Il a été dit ici que les stéréotypes pouvaient être retournés pour se moquer de ceux qui y croyait, ça reste une lecture plus qu’une intention, et la reconnaissance qu’ils sont véhiculés par l’oeuvre elle-même. Hergé raciste? Tintin au Congo raciste? Si c’est en tant que pure oeuvre de propagande par un idéologue, la réponse est non mais on ne peut évidemment pas tout balayer d’un revers de la main.
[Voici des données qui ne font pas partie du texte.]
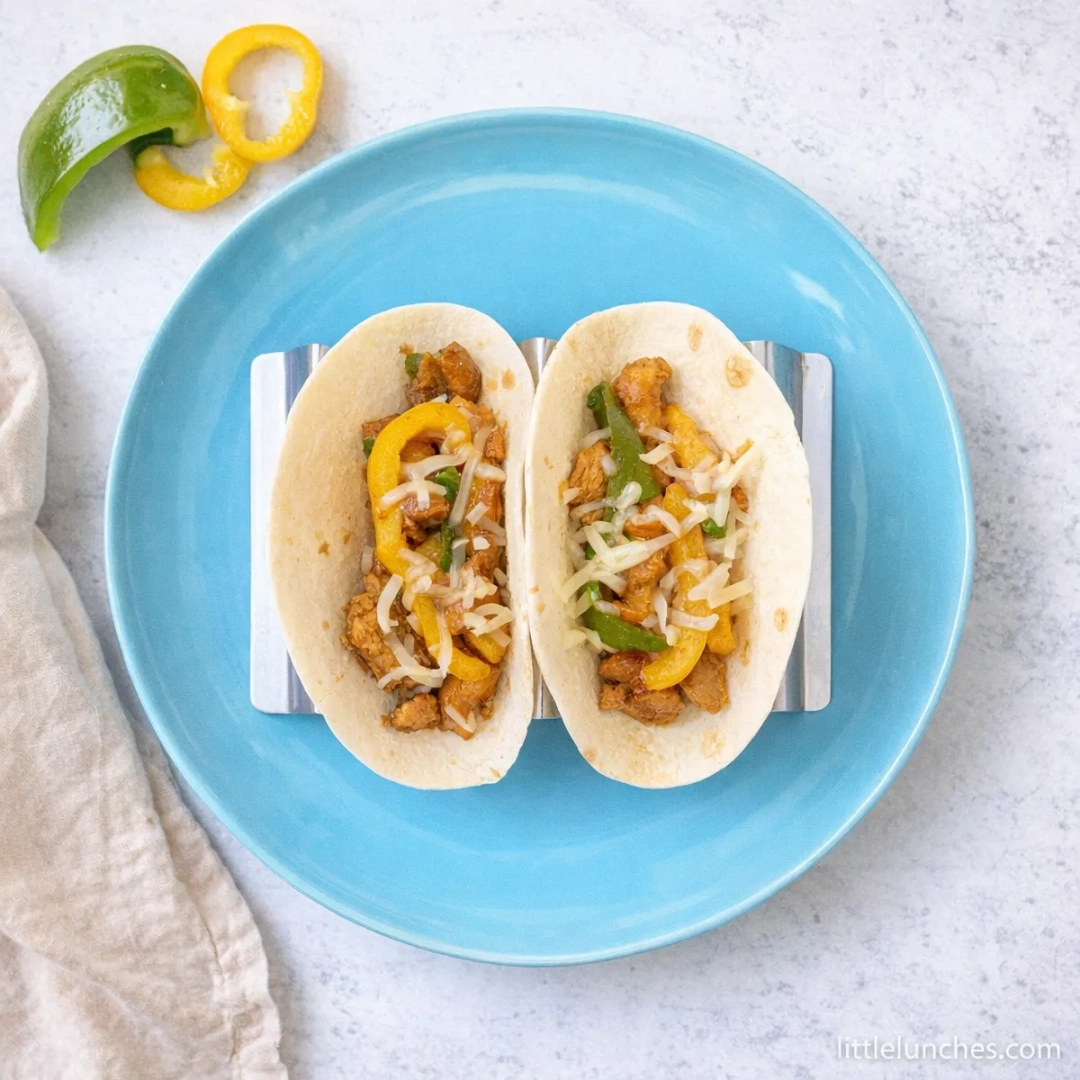Fajitas de Pollo Caseras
En revanche, je suis tout à fait d’accord sur le fait que l’histoire personnelle et artistique de Georges Remi fonde un espoir, celle d’une évolution, et de la reconnaissance de ses erreurs, à commencer par avoir supprimé les dessins antisémites de l’Étoile Mystérieuse, évidemment, mais ça ne s’arrête pas là comme le rappelle Tornado, et pour le coup, je trouve que ça a tendance à légitimer le regard critique plutôt qu’à l’invalider (tout comme le changement de nom du bouquin d’Agatha Christie, acté depuis des décennies en VO).
Ca n’empêchera pas les réactions outrancières, elle se discutent au cas par cas, mais donc, moi qui ne suis pas tinitinophile, j’en ai retiré du respect pour un auteur qui ne se dédouane pas, qui assume le fait de transmettre une vision du monde et d’avoir pu se tromper.